***** Data entries

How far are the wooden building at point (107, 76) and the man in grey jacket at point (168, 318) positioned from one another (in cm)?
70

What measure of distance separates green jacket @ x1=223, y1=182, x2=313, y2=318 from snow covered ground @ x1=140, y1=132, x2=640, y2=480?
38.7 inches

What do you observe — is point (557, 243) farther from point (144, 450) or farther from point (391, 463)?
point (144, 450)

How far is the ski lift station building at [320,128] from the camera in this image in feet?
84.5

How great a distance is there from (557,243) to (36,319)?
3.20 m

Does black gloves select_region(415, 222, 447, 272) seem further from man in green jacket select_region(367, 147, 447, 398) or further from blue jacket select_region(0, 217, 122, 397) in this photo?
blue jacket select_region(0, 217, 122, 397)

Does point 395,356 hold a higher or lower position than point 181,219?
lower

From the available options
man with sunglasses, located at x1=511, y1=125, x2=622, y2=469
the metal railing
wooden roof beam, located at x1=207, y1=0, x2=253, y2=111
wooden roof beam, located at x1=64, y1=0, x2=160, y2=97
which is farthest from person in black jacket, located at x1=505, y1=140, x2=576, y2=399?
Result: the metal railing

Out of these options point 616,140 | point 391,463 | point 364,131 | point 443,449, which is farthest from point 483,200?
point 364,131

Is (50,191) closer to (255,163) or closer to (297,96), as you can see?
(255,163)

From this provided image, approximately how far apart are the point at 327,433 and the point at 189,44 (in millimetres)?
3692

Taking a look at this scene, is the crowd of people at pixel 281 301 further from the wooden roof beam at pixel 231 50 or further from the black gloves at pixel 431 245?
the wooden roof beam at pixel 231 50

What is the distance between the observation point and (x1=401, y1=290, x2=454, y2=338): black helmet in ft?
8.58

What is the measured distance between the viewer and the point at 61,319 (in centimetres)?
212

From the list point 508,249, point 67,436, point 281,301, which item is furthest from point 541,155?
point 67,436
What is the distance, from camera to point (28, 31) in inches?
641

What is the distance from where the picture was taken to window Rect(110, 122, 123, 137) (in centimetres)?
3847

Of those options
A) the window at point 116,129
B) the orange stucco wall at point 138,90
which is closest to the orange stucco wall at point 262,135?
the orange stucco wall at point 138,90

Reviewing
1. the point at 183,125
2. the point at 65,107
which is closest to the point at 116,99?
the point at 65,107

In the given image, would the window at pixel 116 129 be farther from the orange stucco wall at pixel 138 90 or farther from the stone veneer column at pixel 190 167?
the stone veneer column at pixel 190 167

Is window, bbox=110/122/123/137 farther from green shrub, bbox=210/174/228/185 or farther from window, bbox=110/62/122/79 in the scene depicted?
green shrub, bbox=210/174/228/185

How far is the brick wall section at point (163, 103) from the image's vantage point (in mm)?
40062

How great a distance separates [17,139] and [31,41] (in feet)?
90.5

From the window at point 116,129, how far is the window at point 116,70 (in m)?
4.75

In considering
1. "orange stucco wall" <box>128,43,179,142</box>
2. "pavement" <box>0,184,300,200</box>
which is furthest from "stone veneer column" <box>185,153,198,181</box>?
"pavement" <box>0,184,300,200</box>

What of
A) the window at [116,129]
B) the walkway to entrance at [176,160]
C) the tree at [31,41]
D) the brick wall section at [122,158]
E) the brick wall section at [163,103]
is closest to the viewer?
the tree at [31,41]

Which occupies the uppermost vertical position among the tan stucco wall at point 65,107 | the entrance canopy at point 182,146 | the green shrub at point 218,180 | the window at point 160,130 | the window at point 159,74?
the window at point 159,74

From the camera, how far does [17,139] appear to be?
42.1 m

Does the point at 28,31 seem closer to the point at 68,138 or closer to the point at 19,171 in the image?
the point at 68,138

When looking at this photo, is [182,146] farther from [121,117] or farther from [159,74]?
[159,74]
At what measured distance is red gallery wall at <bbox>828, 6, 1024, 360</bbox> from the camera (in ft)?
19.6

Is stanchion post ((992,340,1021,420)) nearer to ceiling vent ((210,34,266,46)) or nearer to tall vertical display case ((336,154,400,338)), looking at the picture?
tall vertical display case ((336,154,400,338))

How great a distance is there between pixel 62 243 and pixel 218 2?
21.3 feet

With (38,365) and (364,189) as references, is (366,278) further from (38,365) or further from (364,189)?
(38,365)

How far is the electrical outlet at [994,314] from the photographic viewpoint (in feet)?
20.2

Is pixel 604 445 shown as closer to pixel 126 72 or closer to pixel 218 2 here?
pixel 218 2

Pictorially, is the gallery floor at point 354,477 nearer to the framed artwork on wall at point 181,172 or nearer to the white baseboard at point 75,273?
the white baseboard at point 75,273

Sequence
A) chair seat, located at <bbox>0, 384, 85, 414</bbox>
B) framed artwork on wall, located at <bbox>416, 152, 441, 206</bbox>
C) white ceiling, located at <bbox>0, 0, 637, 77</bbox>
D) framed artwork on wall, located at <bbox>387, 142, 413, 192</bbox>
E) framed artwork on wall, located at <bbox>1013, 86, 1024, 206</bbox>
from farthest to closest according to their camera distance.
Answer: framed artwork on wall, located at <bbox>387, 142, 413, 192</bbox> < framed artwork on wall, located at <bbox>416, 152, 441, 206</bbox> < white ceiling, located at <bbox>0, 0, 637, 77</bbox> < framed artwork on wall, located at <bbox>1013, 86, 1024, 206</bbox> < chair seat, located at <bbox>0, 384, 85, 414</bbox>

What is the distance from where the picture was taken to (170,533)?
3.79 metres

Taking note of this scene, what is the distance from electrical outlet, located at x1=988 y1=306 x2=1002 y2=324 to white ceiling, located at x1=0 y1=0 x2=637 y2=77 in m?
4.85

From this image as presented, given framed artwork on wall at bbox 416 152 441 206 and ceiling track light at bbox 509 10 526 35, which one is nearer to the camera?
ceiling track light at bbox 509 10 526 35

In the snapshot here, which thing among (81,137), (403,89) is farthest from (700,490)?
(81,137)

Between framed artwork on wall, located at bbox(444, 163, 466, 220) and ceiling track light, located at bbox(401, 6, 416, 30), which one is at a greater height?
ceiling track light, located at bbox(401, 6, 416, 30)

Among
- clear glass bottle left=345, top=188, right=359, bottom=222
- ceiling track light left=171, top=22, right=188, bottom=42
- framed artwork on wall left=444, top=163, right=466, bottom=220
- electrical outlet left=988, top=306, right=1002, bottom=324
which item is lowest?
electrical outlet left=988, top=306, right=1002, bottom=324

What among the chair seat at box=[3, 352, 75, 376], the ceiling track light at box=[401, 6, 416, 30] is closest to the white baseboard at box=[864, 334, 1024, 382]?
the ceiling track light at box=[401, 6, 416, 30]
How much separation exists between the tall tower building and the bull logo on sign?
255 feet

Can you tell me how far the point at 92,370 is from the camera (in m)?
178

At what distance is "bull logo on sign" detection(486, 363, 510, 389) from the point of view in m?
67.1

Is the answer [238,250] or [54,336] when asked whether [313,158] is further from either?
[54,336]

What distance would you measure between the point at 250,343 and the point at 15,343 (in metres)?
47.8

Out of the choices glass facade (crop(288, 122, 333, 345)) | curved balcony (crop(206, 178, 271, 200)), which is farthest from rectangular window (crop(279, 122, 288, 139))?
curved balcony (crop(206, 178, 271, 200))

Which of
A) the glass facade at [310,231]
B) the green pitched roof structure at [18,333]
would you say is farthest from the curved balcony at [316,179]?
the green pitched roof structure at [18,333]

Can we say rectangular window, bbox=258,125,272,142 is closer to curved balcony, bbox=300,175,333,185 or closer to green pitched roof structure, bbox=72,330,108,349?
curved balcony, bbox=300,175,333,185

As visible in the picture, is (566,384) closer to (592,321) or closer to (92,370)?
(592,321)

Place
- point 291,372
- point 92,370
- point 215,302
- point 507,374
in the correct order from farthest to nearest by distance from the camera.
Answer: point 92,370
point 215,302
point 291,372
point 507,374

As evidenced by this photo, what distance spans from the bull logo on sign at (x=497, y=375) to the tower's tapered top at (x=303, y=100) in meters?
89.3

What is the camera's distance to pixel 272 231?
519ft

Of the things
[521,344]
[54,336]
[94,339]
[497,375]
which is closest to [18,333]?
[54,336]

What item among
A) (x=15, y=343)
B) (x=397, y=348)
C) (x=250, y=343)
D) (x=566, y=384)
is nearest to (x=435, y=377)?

**********

▸ Your instructions:
Please copy out, word for word, the lines starting with the one that contains "Out of the choices" and going on through the last line.

▸ Exercise output:
Out of the choices glass facade (crop(288, 122, 333, 345)) | curved balcony (crop(206, 178, 271, 200)), which is farthest from rectangular window (crop(279, 122, 288, 139))?
curved balcony (crop(206, 178, 271, 200))

Which of
A) the glass facade at [310,231]
B) the green pitched roof structure at [18,333]
would you say is farthest from the curved balcony at [316,179]?
the green pitched roof structure at [18,333]

Can we say rectangular window, bbox=258,125,272,142 is closer to curved balcony, bbox=300,175,333,185 or closer to green pitched roof structure, bbox=72,330,108,349?
curved balcony, bbox=300,175,333,185

As visible in the picture, is (566,384) closer to (592,321) or closer to (92,370)?
(592,321)

Place
- point 291,372
- point 92,370
- point 215,302
- point 507,374
in the correct order from farthest to nearest by distance from the camera.
Answer: point 92,370
point 215,302
point 291,372
point 507,374

As evidenced by this photo, what distance spans from the bull logo on sign at (x=497, y=375) to the tower's tapered top at (x=303, y=100) in meters?
89.3

What is the camera's distance to pixel 272 231?
519ft

Of the things
[521,344]
[54,336]
[94,339]
[497,375]
which is closest to [18,333]?
[54,336]

What item among
A) (x=15, y=343)
B) (x=397, y=348)
C) (x=250, y=343)
D) (x=566, y=384)
is nearest to (x=435, y=377)?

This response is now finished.